The method used for the laboratory confirmation of dengue infection will depend on the number of days of the disease:

  • 1)

    Viral antigen detection: NS1, viral isolation, reverse transcriptase reaction, followed by reverse transcription polymerase chain reaction (RT-PCR) and immunohistochemistry – up to the fifth day of symptom onset. A positive result confirms the disease; a negative result indicates serology collection.8,17

  • 2)

    Serology (enzyme-linked immunosorbent assay method [ELISA]) – from the sixth day of symptom onset.8,17 The IgM for dengue virus is detected from the fourth day of the disease, with a peak between ten and 14 days, disappearing after three months.9 The IgG shows low concentrations at the end of the first week, with gradual increase over time and positivity for the rest of one’s life.9

There is a high chance of cross-reaction of dengue serological tests with other flavivirus infections, such as Zika virus and yellow fever.9 This is one of the main challenges in dengue diagnosis.
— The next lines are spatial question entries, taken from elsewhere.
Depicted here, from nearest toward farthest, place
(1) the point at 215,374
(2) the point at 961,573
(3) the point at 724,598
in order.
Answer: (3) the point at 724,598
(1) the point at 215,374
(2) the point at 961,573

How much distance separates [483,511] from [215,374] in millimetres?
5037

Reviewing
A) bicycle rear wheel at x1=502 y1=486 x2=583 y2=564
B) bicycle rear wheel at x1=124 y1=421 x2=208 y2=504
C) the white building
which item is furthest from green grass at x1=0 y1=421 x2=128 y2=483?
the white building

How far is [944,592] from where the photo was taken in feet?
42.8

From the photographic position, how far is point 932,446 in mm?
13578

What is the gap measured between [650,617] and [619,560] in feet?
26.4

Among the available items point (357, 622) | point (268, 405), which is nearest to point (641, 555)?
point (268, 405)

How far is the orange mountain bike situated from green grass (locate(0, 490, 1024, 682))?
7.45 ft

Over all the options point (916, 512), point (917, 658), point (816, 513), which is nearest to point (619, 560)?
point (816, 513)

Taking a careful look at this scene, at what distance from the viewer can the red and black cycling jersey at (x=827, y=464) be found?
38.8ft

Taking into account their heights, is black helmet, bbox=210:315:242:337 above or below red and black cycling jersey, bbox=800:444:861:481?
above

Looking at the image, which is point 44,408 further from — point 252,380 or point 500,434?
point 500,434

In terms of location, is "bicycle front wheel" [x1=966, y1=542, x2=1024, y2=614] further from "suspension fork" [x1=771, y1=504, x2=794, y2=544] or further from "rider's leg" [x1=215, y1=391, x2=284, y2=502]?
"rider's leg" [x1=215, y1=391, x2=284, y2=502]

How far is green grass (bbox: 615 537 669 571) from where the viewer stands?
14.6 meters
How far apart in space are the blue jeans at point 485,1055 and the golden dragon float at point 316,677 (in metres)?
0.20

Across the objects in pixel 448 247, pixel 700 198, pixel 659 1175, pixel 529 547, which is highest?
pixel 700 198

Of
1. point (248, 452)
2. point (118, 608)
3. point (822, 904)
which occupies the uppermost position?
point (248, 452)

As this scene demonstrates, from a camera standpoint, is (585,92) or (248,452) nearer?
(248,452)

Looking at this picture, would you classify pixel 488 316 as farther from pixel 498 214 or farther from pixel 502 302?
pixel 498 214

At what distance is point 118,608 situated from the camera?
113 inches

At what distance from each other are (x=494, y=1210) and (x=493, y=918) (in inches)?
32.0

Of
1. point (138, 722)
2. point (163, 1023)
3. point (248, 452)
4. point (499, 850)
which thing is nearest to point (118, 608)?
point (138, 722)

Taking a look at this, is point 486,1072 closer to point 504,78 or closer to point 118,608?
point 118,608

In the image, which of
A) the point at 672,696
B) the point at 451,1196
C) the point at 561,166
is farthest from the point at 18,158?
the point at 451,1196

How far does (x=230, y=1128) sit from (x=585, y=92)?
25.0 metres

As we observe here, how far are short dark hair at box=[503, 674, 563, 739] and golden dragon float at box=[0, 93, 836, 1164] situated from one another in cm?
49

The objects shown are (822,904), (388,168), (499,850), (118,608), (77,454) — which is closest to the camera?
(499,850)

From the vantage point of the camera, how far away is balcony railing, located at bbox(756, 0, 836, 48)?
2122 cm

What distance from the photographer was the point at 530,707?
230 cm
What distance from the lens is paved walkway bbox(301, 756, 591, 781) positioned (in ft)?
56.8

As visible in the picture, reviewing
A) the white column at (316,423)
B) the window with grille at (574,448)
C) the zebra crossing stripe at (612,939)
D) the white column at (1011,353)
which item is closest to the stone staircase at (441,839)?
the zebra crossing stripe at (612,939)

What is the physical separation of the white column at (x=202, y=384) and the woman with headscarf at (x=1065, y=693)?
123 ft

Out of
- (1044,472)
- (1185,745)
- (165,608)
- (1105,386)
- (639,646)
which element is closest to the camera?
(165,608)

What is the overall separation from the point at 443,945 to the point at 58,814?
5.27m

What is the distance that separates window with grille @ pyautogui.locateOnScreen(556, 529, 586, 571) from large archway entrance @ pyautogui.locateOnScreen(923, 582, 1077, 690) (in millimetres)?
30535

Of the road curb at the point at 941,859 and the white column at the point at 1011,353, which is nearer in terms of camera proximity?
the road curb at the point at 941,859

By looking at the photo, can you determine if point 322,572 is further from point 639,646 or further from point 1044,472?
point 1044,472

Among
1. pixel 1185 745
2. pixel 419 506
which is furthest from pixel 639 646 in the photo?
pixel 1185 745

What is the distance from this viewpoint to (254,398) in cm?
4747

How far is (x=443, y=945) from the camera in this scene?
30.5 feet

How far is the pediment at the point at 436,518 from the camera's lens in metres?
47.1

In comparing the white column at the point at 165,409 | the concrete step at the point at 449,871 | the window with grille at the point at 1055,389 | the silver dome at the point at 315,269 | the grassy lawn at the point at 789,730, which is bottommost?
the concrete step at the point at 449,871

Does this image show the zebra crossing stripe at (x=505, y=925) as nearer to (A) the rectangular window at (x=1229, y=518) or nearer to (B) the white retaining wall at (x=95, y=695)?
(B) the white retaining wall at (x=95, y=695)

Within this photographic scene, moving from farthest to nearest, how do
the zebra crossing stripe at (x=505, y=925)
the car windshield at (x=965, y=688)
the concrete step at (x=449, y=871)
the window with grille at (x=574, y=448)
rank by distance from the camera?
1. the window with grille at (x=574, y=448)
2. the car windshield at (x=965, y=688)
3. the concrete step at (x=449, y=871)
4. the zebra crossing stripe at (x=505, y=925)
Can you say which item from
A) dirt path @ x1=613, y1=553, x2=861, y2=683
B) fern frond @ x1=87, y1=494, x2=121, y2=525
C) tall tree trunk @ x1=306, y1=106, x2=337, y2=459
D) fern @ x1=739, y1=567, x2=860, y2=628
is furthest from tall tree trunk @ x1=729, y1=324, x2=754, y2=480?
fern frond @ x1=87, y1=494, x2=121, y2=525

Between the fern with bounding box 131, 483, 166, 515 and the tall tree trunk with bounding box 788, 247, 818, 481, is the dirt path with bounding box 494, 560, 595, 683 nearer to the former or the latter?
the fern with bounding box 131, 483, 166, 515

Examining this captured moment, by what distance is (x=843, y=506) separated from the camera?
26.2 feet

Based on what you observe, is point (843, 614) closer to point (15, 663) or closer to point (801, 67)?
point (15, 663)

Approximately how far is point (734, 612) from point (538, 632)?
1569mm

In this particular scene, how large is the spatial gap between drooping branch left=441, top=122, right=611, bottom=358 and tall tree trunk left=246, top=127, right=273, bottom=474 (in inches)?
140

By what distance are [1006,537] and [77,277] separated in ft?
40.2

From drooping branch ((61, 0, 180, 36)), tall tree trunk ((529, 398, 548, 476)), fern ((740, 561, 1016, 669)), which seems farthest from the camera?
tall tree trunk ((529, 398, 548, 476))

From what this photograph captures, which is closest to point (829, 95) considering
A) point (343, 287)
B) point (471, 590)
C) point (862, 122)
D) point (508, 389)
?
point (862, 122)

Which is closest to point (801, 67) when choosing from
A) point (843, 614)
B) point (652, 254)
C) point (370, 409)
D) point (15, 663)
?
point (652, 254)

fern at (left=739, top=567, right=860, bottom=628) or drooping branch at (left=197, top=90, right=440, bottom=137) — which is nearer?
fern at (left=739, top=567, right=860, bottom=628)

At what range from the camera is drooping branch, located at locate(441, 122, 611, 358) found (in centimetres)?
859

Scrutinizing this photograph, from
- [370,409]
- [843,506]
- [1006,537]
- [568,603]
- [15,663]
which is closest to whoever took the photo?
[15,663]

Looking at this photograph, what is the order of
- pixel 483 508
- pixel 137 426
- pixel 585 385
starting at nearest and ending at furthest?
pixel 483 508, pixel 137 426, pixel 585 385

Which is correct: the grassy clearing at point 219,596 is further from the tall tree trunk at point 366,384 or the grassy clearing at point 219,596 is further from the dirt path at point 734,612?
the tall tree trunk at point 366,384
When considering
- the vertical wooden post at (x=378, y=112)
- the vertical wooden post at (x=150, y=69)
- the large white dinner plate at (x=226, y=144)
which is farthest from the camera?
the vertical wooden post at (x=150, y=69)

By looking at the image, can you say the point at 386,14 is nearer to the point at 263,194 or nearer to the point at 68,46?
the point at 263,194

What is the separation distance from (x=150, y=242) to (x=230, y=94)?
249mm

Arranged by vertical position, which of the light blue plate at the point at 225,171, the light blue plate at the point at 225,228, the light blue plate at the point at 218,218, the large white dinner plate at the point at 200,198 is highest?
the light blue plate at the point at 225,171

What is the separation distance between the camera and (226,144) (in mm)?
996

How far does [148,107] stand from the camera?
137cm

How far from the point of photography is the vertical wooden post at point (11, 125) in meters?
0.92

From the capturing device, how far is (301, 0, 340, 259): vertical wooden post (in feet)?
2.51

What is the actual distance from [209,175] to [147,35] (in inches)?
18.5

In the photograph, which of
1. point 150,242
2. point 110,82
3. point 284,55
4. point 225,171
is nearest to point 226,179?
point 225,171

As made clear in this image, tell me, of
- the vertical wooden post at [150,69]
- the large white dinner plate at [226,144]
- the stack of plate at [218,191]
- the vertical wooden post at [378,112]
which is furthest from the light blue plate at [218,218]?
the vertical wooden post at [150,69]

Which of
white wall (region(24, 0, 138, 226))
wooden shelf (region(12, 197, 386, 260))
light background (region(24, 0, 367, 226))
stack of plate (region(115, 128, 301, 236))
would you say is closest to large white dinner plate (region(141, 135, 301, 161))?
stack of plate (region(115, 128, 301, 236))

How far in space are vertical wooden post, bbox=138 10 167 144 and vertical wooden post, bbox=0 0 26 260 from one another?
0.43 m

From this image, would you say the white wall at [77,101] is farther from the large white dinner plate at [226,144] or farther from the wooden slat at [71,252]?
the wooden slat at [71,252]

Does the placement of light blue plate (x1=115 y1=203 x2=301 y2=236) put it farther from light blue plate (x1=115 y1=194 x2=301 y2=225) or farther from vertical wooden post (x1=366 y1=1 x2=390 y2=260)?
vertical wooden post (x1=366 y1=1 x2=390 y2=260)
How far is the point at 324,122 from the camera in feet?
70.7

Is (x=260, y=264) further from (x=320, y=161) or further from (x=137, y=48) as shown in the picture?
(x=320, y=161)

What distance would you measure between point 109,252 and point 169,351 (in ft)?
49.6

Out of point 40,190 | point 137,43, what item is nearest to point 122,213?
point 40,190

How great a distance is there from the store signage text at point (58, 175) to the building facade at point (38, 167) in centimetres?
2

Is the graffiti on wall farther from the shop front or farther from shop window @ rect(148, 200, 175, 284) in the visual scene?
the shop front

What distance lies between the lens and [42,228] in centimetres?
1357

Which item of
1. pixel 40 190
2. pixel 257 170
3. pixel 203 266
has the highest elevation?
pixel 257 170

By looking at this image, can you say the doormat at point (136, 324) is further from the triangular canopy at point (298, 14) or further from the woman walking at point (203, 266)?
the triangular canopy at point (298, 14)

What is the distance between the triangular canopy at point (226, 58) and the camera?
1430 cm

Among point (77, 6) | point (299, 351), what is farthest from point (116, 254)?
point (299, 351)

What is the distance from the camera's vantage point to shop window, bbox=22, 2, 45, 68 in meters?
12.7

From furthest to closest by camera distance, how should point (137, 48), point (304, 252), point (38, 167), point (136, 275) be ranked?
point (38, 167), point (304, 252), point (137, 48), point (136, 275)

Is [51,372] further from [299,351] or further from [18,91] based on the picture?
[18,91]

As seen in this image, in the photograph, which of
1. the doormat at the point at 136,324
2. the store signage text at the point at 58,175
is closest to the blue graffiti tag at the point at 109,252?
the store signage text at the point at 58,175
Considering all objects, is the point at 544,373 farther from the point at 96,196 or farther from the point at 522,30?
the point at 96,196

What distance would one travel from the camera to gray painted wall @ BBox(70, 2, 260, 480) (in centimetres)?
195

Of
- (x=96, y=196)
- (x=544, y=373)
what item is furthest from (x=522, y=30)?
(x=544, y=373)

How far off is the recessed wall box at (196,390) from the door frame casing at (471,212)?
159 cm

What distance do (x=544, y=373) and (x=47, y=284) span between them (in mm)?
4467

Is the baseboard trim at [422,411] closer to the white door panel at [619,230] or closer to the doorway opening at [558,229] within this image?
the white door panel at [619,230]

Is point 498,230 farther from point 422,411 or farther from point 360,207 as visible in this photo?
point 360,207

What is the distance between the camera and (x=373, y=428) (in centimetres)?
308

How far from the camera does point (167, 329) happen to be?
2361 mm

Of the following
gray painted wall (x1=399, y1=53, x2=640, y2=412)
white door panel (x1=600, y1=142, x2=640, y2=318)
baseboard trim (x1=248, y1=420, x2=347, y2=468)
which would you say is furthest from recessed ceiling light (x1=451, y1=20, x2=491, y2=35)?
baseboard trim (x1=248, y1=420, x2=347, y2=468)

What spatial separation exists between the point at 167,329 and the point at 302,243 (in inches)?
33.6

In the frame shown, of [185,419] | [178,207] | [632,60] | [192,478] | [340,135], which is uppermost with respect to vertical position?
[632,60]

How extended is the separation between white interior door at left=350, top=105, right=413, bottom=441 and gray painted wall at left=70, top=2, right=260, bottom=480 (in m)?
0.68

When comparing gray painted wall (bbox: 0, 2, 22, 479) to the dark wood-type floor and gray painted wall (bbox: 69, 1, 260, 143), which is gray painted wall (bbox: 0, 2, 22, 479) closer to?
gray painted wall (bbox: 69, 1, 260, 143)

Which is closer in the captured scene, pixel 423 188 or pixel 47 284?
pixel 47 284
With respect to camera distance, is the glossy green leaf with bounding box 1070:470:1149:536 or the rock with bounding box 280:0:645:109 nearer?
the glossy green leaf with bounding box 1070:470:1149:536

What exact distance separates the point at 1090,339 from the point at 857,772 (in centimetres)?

There is no specific treatment for dengue. Treatment is symptomatic and based on the classification of the disease into four distinct groups: group A (dengue without warning signs), group B1 (dengue without warning signs but with comorbidity or social risk), group B2 (dengue with warning signs), and group C (severe form of the disease).8

Group A patients should receive oral hydration and rest, paracetamol, and/or dipyrone for fever and/or pain; they should be advised not to use salicylates or non-steroidal anti-inflammatory drugs.17

Patients in groups B and C should be referred to inpatient units for test collection, symptomatic treatment, and monitoring. Hospitalization is also indicated in those who refuse food and fluids, in patients with respiratory impairment, those with decompensated comorbidities, in pregnant women, and in children under 2 years old.8,9,11,17 Hospital discharge is linked to the presence of the following criteria: hemodynamic stabilization for 48 h, absence of fever for 48 h without antipyretics, clinical improvement, normal hematocrit levels stable for 24 h, and platelets >50,000/mm3.17

It is important to recall that the adequate management of children and adolescents with dengue fever depends on early recognition of warning signs, continuous monitoring, re-staging of outpatient cases or hospital inpatient follow-up, and prompt fluid replacement.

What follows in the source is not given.